* _Task instructions_:
(a) Decide whether each statement below agrees with the forum thread on stuck shell jobs, answering yes or no and quoting the deciding words of the thread: (i) the problem was tried on Elixir 1.5 with Erlang 19.3 and 20.0; (ii) the stuck job cannot be interrupted; (iii) the original example involved sending and receiving a message.
(b) From the forum thread on stuck shell jobs, pull out everything from "1. I start outputting" down to "job is stuck.", word for word.

* _Reading passage_:
━━━━━━━━

Erlang/Elixir Interactive Shell jobs get stuck when printing to output

So I have this little problem with both Erlang and Elixir interactive shells. Which probably means I do not understand something basic and it is intended behavior. In short:

  1. I start outputting something to the console from default job
  2. I start another job (Ctrl + G, then s 'Elixir.IEx' and c 2
  3. I go back to initial job Ctrl + G then c 1

The job numer 1 is stuck. Does not output anything. I can interrupt it, however, and then it works again, until I switch context to another job.

I have tried this on Elixir 1.5 @ Erlang 19.3 and 20.0, and on both these Erlang versions with Erlang code (io:format instead of IO.puts). The result is always the same: when I switch back to a job that attempted to output something to the shell while it was in the background, this job is stuck.

Is it stuck, or does it just not print something anymore? Can you add a counter to verify?

It’s stuck. Does not print anymore.

How do you know it is stuck when it doesn’t print anymore? Perhaps its still writing, but its not printed on your screen but to /dev/null or something similar instead? Have you tried writing to a file instead to ensure it is really stuck? Have you checked using etop or observer if the process is still alive?

I know it’s stuck and not printing because the original example I had involved sending and receiving a message. I wanted to send a message to job 1, and print the message to the console. This works, when job 1 is currently focused, and job 2 (the one that does send) is in background.

If I send a message from job 2, to job 1, while job 1 is in background, it is stuck.

I originally thought the problem was related to receiving messages, but I managed to narrow it down to actual printing message, then I realized it is the same problem in both Erlang io:format and Elixir IO.puts/inspect

So as I understand you, everything is working fine and the processes do not have any trouble running in the backround until they try to write something to stdout? Or to any file?

This really seems to be a bug in erl then…

I wonder if it’s related to [erlang-questions] “New” vs. “old” console behavior: bug or feature?

The user.erl process forwards that data to the shell. The shell
attempts to evaluate it, and if there’s not enough data, it asks for
more. user.erl then blocks until it can get more data to respond to the
io request.

It sounds like the user process can get stuck in a selective receive - so if it’s responsible for anything else that would be blocked too.

REPL? A bit more (and less) than that

PS: Though it sounds like the behaviour of the old shell - not the current one with user_drv (though according to observer user is running).

━━━━━━━━

Saved entries:
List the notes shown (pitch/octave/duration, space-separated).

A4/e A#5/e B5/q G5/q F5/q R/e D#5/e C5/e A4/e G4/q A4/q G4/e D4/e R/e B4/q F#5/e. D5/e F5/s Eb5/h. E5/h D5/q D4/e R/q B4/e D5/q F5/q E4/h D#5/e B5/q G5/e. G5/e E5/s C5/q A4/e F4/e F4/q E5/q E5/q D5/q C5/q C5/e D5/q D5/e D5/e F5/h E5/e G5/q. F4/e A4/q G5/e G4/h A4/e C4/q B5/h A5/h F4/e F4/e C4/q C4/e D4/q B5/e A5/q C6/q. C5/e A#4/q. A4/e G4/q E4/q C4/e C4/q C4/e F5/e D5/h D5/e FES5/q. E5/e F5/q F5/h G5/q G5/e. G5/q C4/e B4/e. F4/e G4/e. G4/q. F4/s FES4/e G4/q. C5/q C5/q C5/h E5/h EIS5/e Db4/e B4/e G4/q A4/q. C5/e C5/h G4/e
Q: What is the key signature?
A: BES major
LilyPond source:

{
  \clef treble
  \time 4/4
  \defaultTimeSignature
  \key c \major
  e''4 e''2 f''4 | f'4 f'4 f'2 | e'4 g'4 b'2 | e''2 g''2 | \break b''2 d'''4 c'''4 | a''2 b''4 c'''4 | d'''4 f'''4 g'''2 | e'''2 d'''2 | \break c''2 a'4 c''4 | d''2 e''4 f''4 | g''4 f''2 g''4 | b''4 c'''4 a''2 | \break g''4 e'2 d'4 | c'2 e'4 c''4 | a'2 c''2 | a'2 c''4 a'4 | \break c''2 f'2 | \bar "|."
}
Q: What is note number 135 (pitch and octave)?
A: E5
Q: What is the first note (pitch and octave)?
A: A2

━━━━━━━━

* _Answer set_:
(a)
(i) Yes: "I have tried this on Elixir 1.5 @ Erlang 19.3 and 20.0"
(ii) No: "I can interrupt it, however, and then it works again"
(iii) Yes: "the original example I had involved sending and receiving a message"

(b)
1. I start outputting something to the console from default job
  2. I start another job (Ctrl + G, then s 'Elixir.IEx' and c 2
  3. I go back to initial job Ctrl + G then c 1

The job numer 1 is stuck. Does not output anything. I can interrupt it, however, and then it works again, until I switch context to another job.

I have tried this on Elixir 1.5 @ Erlang 19.3 and 20.0, and on both these Erlang versions with Erlang code (io:format instead of IO.puts). The result is always the same: when I switch back to a job that attempted to output something to the shell while it was in the background, this job is stuck.